For television viewers of a certain age, the 70s and excruciatingly 80s sitcom "Happy Days" spawned a metaphor far more enduring than anything Richie, Potsie or Chachi ever uttered on screen.
In an episode during the show's fifth season in 1977, cool guy Arthur "Fonzie" Fonzarelli performed a death defying water ski jump over a shark. "Happy Days" plodded along for seven more years. But connoisseurs regard this episode as the point at which the show lost its nostalgic raison d'etre and when its terminal point came into view.
Two decades later, a bright Internet entrepreneur started the Web site jumptheshark.com to chart when television programs begin the inexorable slide into what is, even by the standards of popular culture, nihilistic entertainment. Ever after, the phrase "jumping the shark" has denoted the tipping point at which absurdity trumps reality.
Sometime in the last two weeks, the sitcom known as "The Clinton Presidency" which had an eight-year run in the 90s and attempted a comeback effort in 2008 officially jumped the shark. It didn't look that way on March 4, when Hillary Clinton scored surprising victories over Barack Obama in the Texas and Ohio primaries.
Then, it looked as though a reprise of the well-liked "Comeback Kid" episode had put her back in contention for the Democratic presidential nomination. Hillary's red phone cameo tugged at sentimental heartstrings, reminding viewers of a classic 1964 production in which a president's recklessness caused a little girl picking daisy petals to be vaporized by an H-bomb.
And then the plot began to unravel.
Drama is no match for the harsh certainties of mathematics. And the mathematics of the Democratic primaries demonstrated that it was practically impossible for Clinton to win the nomination.
Go to Slate's online delegate calculator and give her an improbable 60-40 victory in all ten remaining primaries from Pennsylvania through South Dakota, and she still comes up short. Add in an imaginary revote that gives her 60 percent of Florida's delegates, and she still loses. Only if she were to add to all this a similarly fanciful win in an illusory do-over in Michigan would she finally overtake Obama in pledged delegates.
So the producers of "The Clinton Presidency" had to come up with something really imaginative. Initially they settled on a comedic theme that Obama, with virtuoso talent and an unassailable lead, would voluntarily play second fiddle in Hillary's Arkansas ensemble. Even canned laughter couldn't make that one work.

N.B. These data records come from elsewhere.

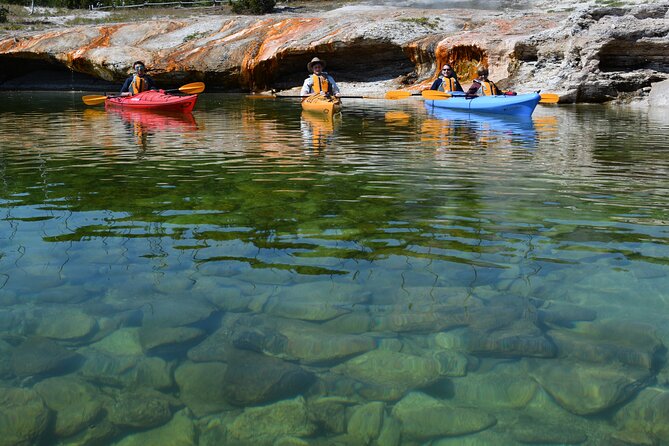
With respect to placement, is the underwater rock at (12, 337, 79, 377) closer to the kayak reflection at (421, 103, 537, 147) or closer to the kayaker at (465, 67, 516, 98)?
the kayak reflection at (421, 103, 537, 147)

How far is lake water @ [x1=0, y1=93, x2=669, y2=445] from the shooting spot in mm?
2182

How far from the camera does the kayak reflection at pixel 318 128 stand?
A: 948cm

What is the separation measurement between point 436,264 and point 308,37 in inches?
925

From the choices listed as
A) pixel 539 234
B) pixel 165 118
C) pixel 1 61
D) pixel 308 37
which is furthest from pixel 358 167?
pixel 1 61

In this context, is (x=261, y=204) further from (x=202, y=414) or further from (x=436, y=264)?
(x=202, y=414)

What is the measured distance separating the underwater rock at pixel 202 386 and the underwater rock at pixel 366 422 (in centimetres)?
47

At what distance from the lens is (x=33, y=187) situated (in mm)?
6047

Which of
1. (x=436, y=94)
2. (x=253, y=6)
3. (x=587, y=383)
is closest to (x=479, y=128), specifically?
(x=436, y=94)

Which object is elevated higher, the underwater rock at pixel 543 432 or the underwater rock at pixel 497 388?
the underwater rock at pixel 497 388

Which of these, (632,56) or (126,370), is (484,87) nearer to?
(632,56)

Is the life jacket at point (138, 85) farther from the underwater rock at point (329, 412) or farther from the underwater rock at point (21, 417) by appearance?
the underwater rock at point (329, 412)

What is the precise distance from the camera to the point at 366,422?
7.03ft

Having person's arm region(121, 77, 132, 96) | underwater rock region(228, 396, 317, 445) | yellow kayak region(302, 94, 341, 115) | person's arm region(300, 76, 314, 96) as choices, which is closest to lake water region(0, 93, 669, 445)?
underwater rock region(228, 396, 317, 445)

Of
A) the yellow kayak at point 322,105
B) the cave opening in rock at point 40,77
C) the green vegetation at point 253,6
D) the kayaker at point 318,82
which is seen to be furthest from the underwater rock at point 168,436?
the green vegetation at point 253,6
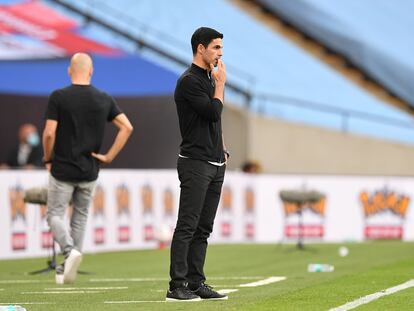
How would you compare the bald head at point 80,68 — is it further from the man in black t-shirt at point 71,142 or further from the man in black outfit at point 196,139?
the man in black outfit at point 196,139

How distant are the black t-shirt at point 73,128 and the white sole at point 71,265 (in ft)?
→ 2.65

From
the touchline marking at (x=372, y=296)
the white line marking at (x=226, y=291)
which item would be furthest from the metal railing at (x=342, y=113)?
the white line marking at (x=226, y=291)

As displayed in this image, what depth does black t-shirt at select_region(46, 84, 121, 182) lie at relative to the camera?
38.0 feet

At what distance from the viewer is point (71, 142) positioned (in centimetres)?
1162

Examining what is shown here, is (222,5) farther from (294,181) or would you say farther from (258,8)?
(294,181)

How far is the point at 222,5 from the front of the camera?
99.6ft

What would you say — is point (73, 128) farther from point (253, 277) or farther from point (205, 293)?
point (205, 293)

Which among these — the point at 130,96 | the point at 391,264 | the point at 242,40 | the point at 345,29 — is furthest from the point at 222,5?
the point at 391,264

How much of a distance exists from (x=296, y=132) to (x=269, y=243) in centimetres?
645

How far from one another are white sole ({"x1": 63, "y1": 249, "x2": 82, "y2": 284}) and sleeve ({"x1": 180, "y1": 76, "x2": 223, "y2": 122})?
270cm

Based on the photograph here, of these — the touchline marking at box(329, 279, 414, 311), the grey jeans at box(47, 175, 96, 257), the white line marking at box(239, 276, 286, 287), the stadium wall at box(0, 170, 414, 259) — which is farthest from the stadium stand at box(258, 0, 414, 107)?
the touchline marking at box(329, 279, 414, 311)

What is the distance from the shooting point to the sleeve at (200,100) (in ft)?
29.3

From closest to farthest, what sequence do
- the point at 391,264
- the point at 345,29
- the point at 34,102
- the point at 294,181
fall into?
1. the point at 391,264
2. the point at 294,181
3. the point at 34,102
4. the point at 345,29

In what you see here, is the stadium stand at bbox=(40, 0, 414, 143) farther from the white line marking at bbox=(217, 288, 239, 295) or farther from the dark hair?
the dark hair
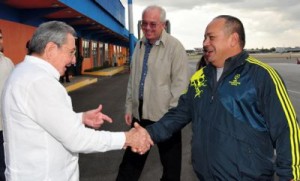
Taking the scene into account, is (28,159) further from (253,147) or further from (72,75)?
(72,75)

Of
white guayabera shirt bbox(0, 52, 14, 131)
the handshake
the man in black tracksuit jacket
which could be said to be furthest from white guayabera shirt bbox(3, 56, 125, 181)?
white guayabera shirt bbox(0, 52, 14, 131)

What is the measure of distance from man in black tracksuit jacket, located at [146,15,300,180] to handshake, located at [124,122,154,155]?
480 mm

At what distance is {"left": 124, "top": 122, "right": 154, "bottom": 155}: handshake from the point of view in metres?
3.03

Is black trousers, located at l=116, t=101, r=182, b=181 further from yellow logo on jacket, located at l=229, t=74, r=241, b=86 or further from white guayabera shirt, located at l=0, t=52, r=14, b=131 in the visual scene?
yellow logo on jacket, located at l=229, t=74, r=241, b=86

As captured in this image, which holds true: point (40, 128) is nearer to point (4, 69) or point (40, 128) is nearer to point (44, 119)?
point (44, 119)

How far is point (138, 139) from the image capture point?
3.23 m

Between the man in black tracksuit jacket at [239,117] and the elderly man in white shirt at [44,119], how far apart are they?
0.71 metres

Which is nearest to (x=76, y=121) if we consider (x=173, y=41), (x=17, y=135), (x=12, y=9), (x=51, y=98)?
(x=51, y=98)

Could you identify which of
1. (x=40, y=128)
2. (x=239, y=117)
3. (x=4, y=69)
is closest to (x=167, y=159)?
(x=239, y=117)

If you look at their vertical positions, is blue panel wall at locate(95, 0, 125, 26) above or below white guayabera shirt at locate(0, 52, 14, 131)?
above

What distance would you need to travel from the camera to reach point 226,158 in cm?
271

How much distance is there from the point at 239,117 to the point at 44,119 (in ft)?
4.13

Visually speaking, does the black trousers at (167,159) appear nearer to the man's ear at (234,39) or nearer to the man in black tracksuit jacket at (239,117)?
the man in black tracksuit jacket at (239,117)

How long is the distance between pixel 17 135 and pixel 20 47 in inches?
626
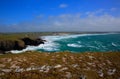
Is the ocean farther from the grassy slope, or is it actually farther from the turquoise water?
the grassy slope

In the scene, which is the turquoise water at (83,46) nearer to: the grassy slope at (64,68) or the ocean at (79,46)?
the ocean at (79,46)

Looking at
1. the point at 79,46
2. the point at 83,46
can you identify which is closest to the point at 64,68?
the point at 79,46

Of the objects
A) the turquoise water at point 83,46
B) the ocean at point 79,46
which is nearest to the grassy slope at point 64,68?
the ocean at point 79,46

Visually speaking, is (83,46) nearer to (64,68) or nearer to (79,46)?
(79,46)

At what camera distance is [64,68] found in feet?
34.0

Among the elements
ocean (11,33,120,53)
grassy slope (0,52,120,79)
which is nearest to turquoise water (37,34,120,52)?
ocean (11,33,120,53)

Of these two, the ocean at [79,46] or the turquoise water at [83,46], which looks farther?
the turquoise water at [83,46]

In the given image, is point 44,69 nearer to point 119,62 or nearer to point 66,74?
point 66,74

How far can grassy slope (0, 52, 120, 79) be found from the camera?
934 cm

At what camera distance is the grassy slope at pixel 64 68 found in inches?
368

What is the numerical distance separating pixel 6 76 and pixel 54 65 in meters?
3.78

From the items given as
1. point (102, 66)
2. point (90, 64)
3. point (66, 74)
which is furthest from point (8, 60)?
point (102, 66)

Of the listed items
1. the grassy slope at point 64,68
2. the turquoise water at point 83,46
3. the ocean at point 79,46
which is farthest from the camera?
the turquoise water at point 83,46

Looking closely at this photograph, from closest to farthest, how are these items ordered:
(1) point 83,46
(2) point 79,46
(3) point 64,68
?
(3) point 64,68 < (2) point 79,46 < (1) point 83,46
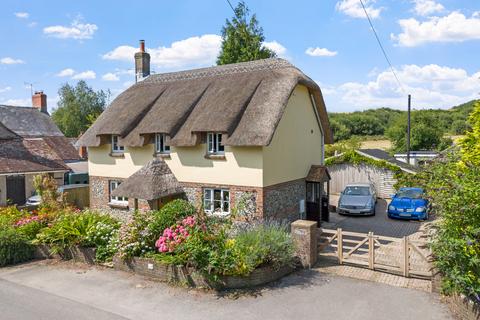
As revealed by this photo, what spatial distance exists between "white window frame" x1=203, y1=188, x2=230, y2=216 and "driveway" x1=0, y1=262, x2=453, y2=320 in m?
4.81

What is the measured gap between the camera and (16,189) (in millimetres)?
22375

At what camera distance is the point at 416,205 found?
18391 mm

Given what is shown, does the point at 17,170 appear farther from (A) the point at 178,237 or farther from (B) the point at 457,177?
(B) the point at 457,177

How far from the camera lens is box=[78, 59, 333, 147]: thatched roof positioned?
14.2 metres

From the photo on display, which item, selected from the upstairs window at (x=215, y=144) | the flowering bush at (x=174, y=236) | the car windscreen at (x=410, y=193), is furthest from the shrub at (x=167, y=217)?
the car windscreen at (x=410, y=193)

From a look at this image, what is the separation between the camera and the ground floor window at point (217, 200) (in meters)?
15.0

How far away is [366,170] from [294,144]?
33.6 feet

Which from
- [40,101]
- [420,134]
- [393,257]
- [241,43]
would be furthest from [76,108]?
[393,257]

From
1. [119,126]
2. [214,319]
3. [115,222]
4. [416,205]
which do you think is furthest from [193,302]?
[416,205]

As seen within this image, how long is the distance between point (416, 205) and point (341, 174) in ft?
25.0

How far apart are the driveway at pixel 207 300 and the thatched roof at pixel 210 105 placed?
18.3 ft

Then, in an act of desperation, it happened. The producers rewrote the undistinguished "Bosnia" episode from 1996, adding sniper fire and a daring dash to armored vehicles.
The scene rang hollow. The red phone moment that had put her up in the polls suddenly looked embarrassingly contrived. Why was she still in it? The absurdity of her continued candidacy was trumping reality. The race for the Democratic nomination had devolved into a nihilistic reality show for GOP viewers. Hillary had jumped the shark.
The campaign plods along, grasping at this theme and that. Hillary Clinton took her show on the road to Philadelphia, where fabulist Joe Wilson made a guest appearance.
Wilson was last seen with John Kerry in "Mission Impossible," holding harrowing talks with the leaders of Niger at the behest of his beautiful, secret agent wife. In the Clinton burlesque, he performs a poorly conceived act in which he endorses Hillary Clinton's vote to go to war in Iraq because, unlike him, she wasn't smart enough to know Bush was lying.
Now it's a Western, with Bill Clinton who had been banished from the set reappearing as six-shootin' "Bubba." "Saddle up," he tells the residents of Hope, spiritless after being manhandled by Obama's latte-sipping gang. "We're ridin' to Denver for a showdown."
Even if "The Clinton Presidency" runs another hundred episodes, the show is over. And the only people who don't seem to realize it are the ones in front of the camera.
Correction: In a previous column, I incorrectly stated Barack Obama calls for withdrawal from Iraq in six months. His plan has a 16-month time frame.